» **About this exercise**
Reprint all of the data below exactly as shown and skip every image.

» **Materials provided**

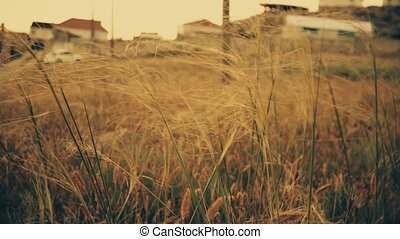 Wilderness, wild grasses vintage color footage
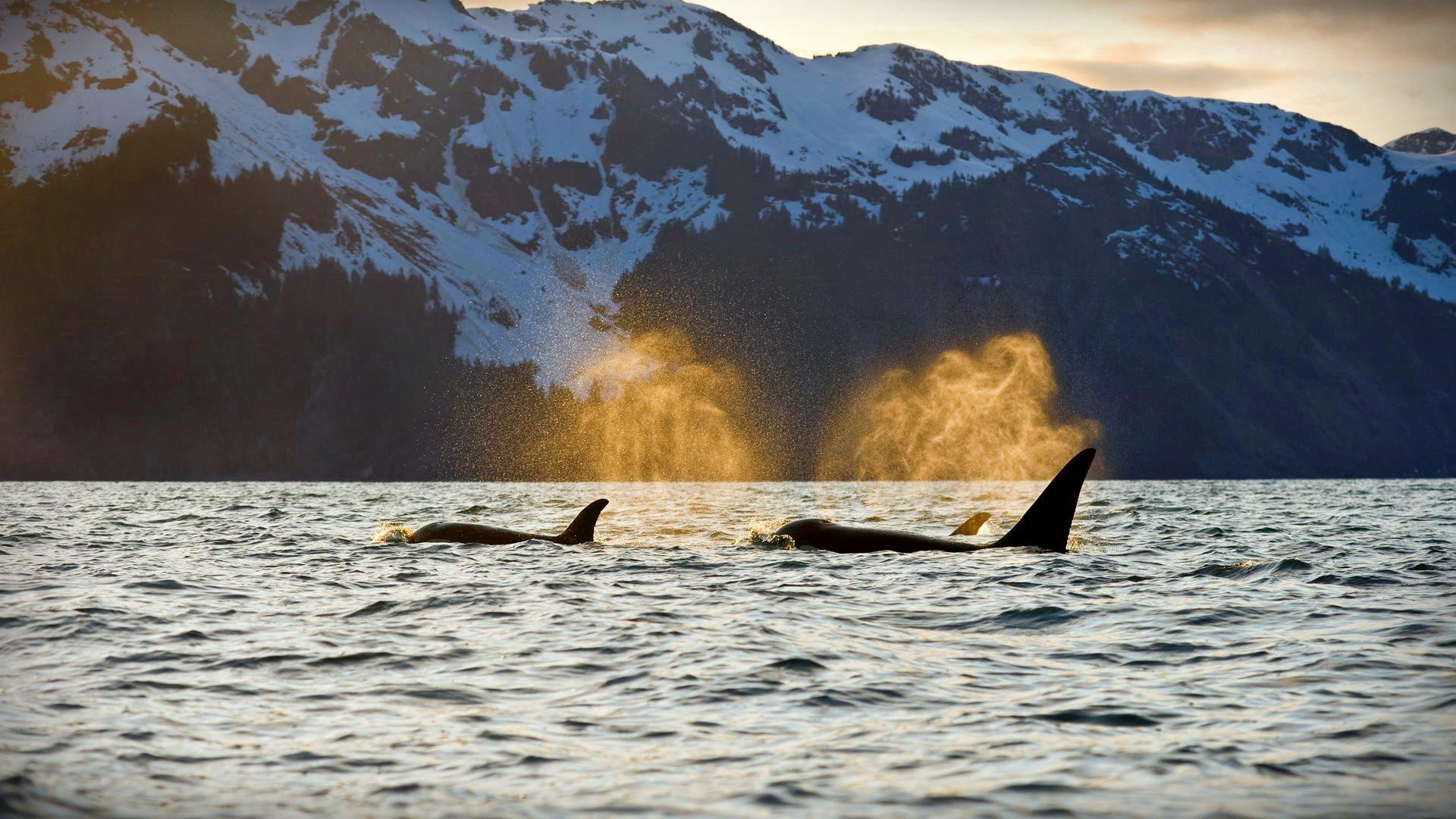 Orcas Kenai Fjords - Wallect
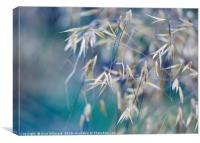 Grass Triptych Right, Canvas Print
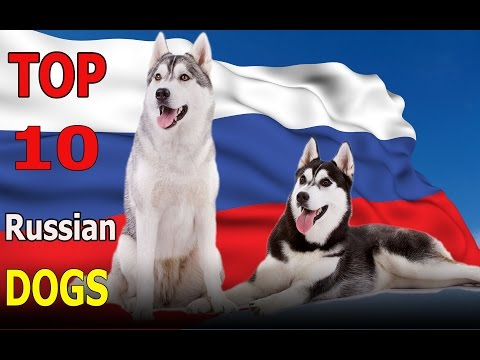 Top 10 Russian dog breeds | Top 10 animals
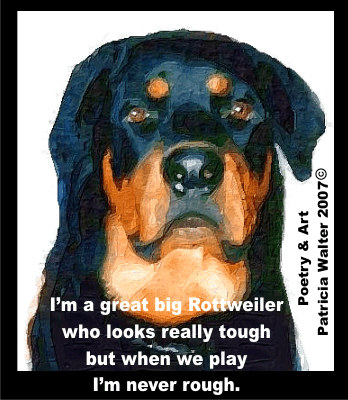 I'm a great big Rottweiler who looks really tough, but when we play, I'm never rough.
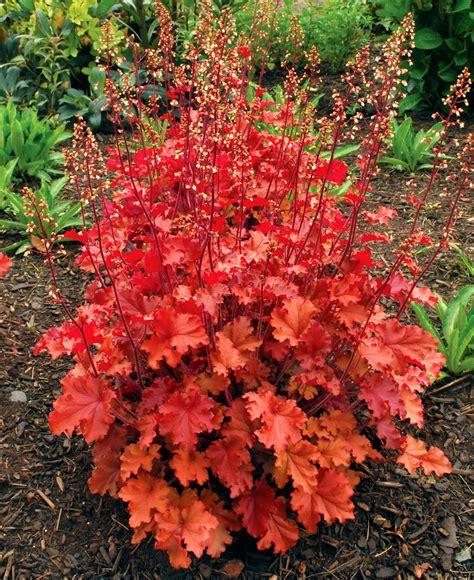 coral bells auntie dogma s garden spot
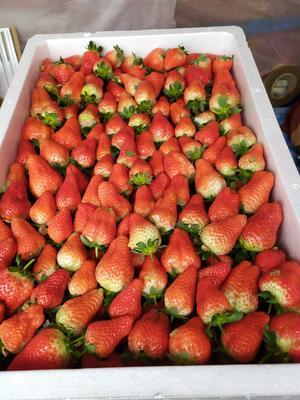 江苏省宿迁市沭阳县甜查理草莓 20克以上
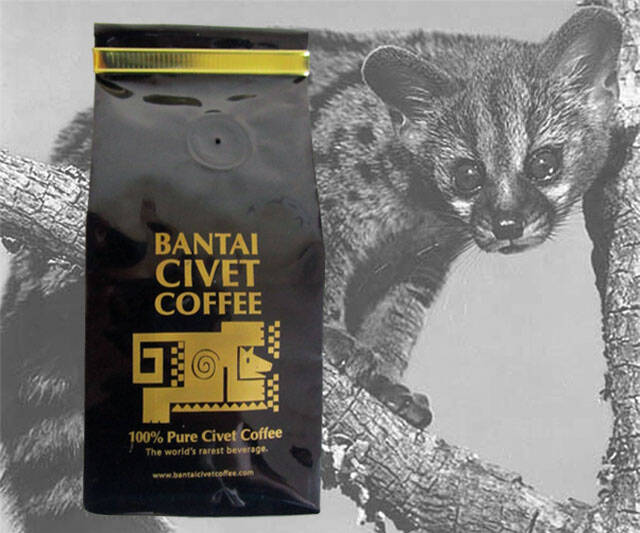 Civet Sh*t Coffee Beans - http://coolthings.us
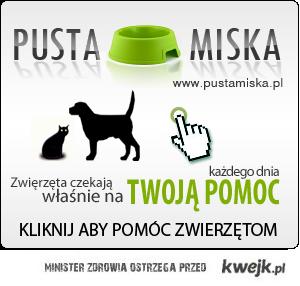 pustamiska.pl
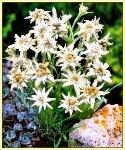 edelweiss_-_stella_alpina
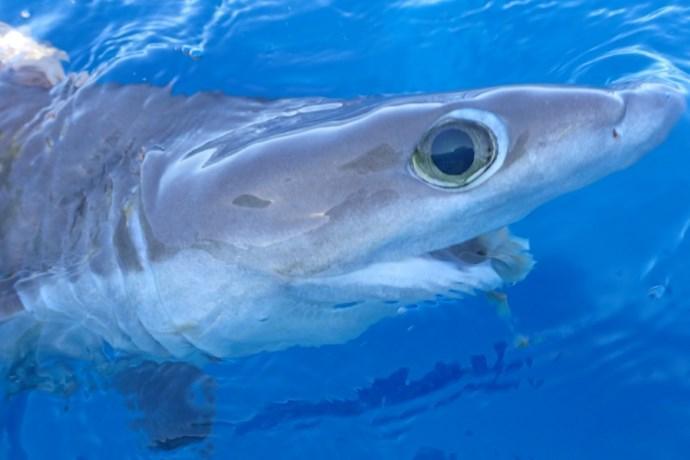 nuovo squalo alieno et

» **Worked solution**
 Wilderness, wild grasses vintage color footage
 Orcas Kenai Fjords - Wallect
 Grass Triptych Right, Canvas Print
 Top 10 Russian dog breeds | Top 10 animals
 I'm a great big Rottweiler who looks really tough, but when we play, I'm never rough.
 coral bells auntie dogma s garden spot
 江苏省宿迁市沭阳县甜查理草莓 20克以上
 Civet Sh*t Coffee Beans - http://coolthings.us
 pustamiska.pl
 edelweiss_-_stella_alpina
 nuovo squalo alieno et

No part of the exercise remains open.